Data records
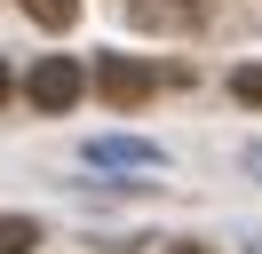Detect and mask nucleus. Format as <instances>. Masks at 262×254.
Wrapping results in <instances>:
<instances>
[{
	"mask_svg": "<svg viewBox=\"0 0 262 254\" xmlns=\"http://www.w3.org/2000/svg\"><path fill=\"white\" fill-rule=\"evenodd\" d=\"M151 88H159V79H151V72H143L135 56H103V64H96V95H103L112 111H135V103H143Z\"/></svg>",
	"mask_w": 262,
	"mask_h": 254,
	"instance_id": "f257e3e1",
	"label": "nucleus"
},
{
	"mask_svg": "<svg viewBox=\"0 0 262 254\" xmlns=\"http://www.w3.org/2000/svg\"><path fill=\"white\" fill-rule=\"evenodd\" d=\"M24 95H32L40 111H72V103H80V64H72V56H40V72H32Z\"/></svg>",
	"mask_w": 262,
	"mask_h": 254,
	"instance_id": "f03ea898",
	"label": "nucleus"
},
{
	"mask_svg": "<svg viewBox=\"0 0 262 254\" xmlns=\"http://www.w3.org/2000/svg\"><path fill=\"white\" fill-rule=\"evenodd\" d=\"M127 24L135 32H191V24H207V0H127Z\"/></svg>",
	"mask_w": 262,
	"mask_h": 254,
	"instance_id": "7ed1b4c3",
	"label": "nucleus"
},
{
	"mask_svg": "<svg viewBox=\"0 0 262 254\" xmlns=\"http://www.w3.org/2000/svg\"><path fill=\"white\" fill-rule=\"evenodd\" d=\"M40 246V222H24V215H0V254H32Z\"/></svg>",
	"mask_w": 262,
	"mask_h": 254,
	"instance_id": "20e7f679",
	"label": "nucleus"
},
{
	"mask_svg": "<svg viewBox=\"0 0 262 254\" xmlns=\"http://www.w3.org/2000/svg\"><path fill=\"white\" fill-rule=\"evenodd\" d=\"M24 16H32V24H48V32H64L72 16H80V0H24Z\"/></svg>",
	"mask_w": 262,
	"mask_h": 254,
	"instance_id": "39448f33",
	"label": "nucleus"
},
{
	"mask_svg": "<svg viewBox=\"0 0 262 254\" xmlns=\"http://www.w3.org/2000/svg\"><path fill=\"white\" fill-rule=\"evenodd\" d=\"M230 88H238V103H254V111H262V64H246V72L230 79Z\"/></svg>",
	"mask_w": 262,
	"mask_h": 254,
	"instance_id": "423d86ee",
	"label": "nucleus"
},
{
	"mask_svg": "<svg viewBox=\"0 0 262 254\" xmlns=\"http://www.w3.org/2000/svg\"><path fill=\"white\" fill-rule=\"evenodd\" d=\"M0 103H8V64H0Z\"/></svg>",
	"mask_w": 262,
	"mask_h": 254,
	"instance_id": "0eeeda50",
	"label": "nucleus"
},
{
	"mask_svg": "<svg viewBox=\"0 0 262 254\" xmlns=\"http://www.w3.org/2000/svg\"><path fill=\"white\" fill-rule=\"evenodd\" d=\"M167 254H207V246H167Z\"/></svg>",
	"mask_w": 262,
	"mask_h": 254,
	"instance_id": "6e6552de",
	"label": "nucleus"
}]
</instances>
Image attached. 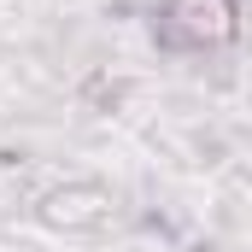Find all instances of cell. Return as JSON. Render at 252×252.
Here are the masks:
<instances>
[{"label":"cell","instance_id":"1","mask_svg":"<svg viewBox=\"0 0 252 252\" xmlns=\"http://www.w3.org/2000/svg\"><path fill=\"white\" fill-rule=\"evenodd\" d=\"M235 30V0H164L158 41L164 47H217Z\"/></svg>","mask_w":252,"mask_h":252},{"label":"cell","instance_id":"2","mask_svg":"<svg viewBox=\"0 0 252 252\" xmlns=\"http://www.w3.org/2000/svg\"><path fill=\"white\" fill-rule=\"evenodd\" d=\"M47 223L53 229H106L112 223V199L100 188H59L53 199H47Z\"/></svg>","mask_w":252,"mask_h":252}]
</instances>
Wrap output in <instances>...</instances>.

→ **THE PROBLEM**:
Please locate every line in the records that contains the string "viewBox" and copy each of those lines. Case counts.

→ **EXERCISE RESPONSE**:
	"mask_svg": "<svg viewBox=\"0 0 262 254\" xmlns=\"http://www.w3.org/2000/svg\"><path fill=\"white\" fill-rule=\"evenodd\" d=\"M151 88H159V79H151V72H143L135 56H103V64H96V95H103L112 111H135V103H143Z\"/></svg>",
	"mask_svg": "<svg viewBox=\"0 0 262 254\" xmlns=\"http://www.w3.org/2000/svg\"><path fill=\"white\" fill-rule=\"evenodd\" d=\"M24 95H32L40 111H72V103H80V64H72V56H40V72H32Z\"/></svg>",
	"mask_svg": "<svg viewBox=\"0 0 262 254\" xmlns=\"http://www.w3.org/2000/svg\"><path fill=\"white\" fill-rule=\"evenodd\" d=\"M127 24L135 32H191V24H207V0H127Z\"/></svg>",
	"mask_svg": "<svg viewBox=\"0 0 262 254\" xmlns=\"http://www.w3.org/2000/svg\"><path fill=\"white\" fill-rule=\"evenodd\" d=\"M40 246V222H24V215H0V254H32Z\"/></svg>",
	"mask_svg": "<svg viewBox=\"0 0 262 254\" xmlns=\"http://www.w3.org/2000/svg\"><path fill=\"white\" fill-rule=\"evenodd\" d=\"M24 16H32V24H48V32H64L72 16H80V0H24Z\"/></svg>",
	"mask_svg": "<svg viewBox=\"0 0 262 254\" xmlns=\"http://www.w3.org/2000/svg\"><path fill=\"white\" fill-rule=\"evenodd\" d=\"M230 88H238V103H254V111H262V64H246V72L230 79Z\"/></svg>",
	"mask_svg": "<svg viewBox=\"0 0 262 254\" xmlns=\"http://www.w3.org/2000/svg\"><path fill=\"white\" fill-rule=\"evenodd\" d=\"M0 103H8V64H0Z\"/></svg>",
	"mask_svg": "<svg viewBox=\"0 0 262 254\" xmlns=\"http://www.w3.org/2000/svg\"><path fill=\"white\" fill-rule=\"evenodd\" d=\"M167 254H207V246H167Z\"/></svg>",
[{"label":"cell","instance_id":"1","mask_svg":"<svg viewBox=\"0 0 252 252\" xmlns=\"http://www.w3.org/2000/svg\"><path fill=\"white\" fill-rule=\"evenodd\" d=\"M235 30V0H164L158 41L164 47H217Z\"/></svg>","mask_w":252,"mask_h":252},{"label":"cell","instance_id":"2","mask_svg":"<svg viewBox=\"0 0 252 252\" xmlns=\"http://www.w3.org/2000/svg\"><path fill=\"white\" fill-rule=\"evenodd\" d=\"M47 223L53 229H106L112 223V199L100 188H59L53 199H47Z\"/></svg>","mask_w":252,"mask_h":252}]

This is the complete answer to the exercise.